Aim of the exercise
Extract every line of the data below that contains the word "frame". Treat uppercase and lowercase letters as distinct.

Listing
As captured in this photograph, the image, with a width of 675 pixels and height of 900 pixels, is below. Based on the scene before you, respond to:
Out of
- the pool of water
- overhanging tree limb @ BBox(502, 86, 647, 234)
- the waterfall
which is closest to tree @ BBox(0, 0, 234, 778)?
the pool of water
--
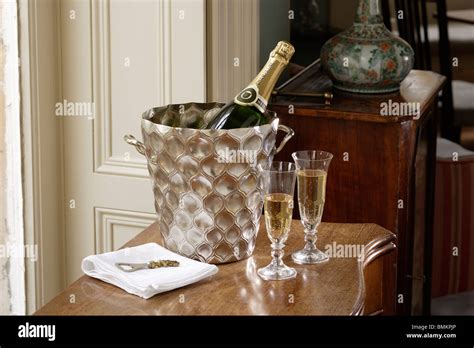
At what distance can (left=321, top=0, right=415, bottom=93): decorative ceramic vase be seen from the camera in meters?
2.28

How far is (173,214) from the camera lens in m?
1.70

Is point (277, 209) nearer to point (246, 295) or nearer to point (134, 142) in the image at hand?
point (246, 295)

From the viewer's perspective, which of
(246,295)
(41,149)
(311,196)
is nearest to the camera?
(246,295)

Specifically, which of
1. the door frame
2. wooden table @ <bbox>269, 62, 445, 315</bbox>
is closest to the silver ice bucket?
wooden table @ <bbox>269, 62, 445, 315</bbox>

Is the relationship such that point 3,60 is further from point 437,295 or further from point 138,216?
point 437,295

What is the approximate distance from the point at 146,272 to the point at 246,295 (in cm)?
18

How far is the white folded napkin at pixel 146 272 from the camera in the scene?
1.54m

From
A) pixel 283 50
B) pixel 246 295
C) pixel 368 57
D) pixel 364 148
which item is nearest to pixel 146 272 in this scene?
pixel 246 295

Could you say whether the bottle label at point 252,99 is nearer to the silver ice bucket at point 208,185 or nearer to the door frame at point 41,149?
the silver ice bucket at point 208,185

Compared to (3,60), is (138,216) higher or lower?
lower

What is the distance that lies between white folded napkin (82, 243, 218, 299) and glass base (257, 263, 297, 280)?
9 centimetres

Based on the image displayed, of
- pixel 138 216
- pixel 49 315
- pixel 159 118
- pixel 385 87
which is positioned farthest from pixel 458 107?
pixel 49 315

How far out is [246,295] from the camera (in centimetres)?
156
* * *
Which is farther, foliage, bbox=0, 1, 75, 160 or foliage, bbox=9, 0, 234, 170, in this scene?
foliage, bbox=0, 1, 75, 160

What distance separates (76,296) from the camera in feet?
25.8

Full answer
1. the door frame
Could you say whether the bottle label at point 252,99 is nearer to the silver ice bucket at point 208,185 or nearer to the door frame at point 41,149?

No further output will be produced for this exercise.